Is Corporate Banking that much worse than IB?

About a week ago there was that post about the efficiency of professional careers market, specifically in finance. It touched on corporate banking, but from what I've heard I still think it might be underrated. The base salary is only slightly less than IB and even though the bonus is at worst one fourth the percentage of an IB bonus, the hours might more than make up for it. And it's still a career that offers advancement up to the mid-six figures. What's more, if it's what you get stuck with out of college, you have the opportunity to transition to IB pretty quickly. I read somewhere that further down the line you can use it to get Treasury roles in corporate finance or maybe private banking/PWM

Maybe it shouldn't be compared to IB and instead to Corporate Finance or consulting. Jumping into corporate finance means slow career progression and low bonuses, but you might be working the 60 hours a week that you'd be working in Corporate Banking. Consulting offers rapid career progression, supposedly, but you will be making less and working more compared to CB until you get higher up or get an exit opp. To me, when you take the Investment Banking comparison out of the picture, Corporate Banking seems like a really good deal.

# INFORMATION GIVEN:
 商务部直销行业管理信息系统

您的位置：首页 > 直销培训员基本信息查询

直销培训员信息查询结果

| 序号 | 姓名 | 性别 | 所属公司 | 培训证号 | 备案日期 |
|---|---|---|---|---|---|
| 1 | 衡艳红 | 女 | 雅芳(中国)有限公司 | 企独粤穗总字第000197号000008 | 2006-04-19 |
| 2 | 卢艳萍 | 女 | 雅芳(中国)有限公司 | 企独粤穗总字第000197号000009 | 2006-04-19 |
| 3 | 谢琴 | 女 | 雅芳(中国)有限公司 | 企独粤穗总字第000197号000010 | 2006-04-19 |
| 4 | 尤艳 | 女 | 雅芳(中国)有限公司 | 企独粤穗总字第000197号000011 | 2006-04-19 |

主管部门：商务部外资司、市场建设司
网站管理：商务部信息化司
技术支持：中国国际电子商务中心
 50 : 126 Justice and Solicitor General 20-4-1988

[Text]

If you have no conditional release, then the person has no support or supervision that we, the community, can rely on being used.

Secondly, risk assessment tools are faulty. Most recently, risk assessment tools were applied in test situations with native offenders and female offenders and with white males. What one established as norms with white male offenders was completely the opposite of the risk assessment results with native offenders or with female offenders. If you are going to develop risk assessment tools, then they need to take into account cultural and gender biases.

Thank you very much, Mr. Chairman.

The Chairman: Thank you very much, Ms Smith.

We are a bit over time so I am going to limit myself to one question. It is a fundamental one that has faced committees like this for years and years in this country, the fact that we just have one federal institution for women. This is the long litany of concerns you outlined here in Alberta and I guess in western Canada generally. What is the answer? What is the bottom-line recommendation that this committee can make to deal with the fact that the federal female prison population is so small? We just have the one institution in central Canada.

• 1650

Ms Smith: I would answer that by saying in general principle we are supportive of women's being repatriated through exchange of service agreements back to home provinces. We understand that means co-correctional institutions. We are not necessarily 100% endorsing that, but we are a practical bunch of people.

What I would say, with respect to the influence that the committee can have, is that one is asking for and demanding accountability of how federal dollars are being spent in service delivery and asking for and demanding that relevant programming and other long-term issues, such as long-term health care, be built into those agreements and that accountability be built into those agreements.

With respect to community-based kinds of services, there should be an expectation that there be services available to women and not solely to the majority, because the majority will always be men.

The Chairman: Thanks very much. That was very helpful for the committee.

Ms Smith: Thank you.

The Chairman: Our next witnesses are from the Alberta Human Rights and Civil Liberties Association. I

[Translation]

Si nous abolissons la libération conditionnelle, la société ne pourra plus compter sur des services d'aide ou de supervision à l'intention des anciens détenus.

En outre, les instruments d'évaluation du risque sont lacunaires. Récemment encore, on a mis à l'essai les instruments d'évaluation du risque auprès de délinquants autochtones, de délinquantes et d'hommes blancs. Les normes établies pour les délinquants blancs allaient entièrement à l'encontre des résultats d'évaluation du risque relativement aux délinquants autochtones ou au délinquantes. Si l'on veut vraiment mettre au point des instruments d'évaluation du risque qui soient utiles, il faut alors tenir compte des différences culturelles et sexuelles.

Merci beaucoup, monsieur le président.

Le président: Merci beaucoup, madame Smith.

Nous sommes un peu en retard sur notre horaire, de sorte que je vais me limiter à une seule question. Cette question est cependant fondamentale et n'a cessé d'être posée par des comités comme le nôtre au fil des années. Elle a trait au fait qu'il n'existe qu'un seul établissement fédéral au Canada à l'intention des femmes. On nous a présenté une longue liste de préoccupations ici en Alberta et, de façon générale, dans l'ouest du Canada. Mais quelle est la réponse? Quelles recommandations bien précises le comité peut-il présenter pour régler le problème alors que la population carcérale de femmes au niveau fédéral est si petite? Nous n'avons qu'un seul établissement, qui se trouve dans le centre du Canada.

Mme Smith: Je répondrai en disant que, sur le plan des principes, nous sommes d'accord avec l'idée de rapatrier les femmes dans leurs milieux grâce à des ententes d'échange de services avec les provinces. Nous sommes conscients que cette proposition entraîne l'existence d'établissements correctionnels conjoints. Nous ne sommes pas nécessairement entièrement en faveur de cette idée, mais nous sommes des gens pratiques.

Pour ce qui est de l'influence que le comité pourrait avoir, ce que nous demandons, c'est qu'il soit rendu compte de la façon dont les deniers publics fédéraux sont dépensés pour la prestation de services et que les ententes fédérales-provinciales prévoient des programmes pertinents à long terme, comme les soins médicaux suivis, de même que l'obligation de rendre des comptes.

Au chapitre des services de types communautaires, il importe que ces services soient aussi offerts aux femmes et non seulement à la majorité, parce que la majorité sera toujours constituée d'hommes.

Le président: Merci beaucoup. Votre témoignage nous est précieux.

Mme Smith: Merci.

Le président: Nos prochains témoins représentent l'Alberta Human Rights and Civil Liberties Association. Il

# LIST OF TASKS:
• a. Rewrite the corporate banking post starting with the words "Maybe it shouldn't" and ending after "really good deal.", changing "Corporate Banking" to "Commercial Banking".
• b. According to the corporate banking post, how many hours a week might someone in corporate finance work?

# ANSWERS TO EACH TASK:
• a.
Maybe it shouldn't be compared to IB and instead to Corporate Finance or consulting. Jumping into corporate finance means slow career progression and low bonuses, but you might be working the 60 hours a week that you'd be working in Commercial Banking. Consulting offers rapid career progression, supposedly, but you will be making less and working more compared to CB until you get higher up or get an exit opp. To me, when you take the Investment Banking comparison out of the picture, Commercial Banking seems like a really good deal.

• b. 60 hours a week.